Find the string "ventricle" in the records and copy each line where it occurs.

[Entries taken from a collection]
------------

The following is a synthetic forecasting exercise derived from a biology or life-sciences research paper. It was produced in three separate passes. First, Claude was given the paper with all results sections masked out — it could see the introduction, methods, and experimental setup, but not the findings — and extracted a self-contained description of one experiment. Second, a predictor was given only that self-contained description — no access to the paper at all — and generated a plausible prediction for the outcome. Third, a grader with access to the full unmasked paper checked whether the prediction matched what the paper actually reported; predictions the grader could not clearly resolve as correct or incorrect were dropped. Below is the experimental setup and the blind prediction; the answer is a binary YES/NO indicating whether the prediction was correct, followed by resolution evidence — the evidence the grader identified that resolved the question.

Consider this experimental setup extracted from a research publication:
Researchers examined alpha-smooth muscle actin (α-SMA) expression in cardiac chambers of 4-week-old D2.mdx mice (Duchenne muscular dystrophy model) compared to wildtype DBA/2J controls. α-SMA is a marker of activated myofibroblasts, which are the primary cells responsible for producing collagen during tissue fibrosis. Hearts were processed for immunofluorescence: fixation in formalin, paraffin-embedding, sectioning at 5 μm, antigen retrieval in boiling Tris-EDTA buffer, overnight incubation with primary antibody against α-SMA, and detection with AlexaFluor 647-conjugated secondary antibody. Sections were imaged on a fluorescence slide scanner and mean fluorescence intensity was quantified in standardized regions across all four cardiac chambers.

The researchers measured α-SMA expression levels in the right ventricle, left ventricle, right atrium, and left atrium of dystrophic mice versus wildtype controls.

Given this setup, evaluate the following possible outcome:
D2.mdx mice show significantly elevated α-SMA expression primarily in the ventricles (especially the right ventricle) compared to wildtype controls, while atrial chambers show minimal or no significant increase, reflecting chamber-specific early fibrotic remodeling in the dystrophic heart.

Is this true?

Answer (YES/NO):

------------

# [Output of the exercise]
The researchers measured α-SMA expression levels in the right ventricle, left ventricle, right atrium, and left atrium of dystrophic mice versus wildtype controls.
D2.mdx mice show significantly elevated α-SMA expression primarily in the ventricles (especially the right ventricle) compared to wildtype controls, while atrial chambers show minimal or no significant increase, reflecting chamber-specific early fibrotic remodeling in the dystrophic heart.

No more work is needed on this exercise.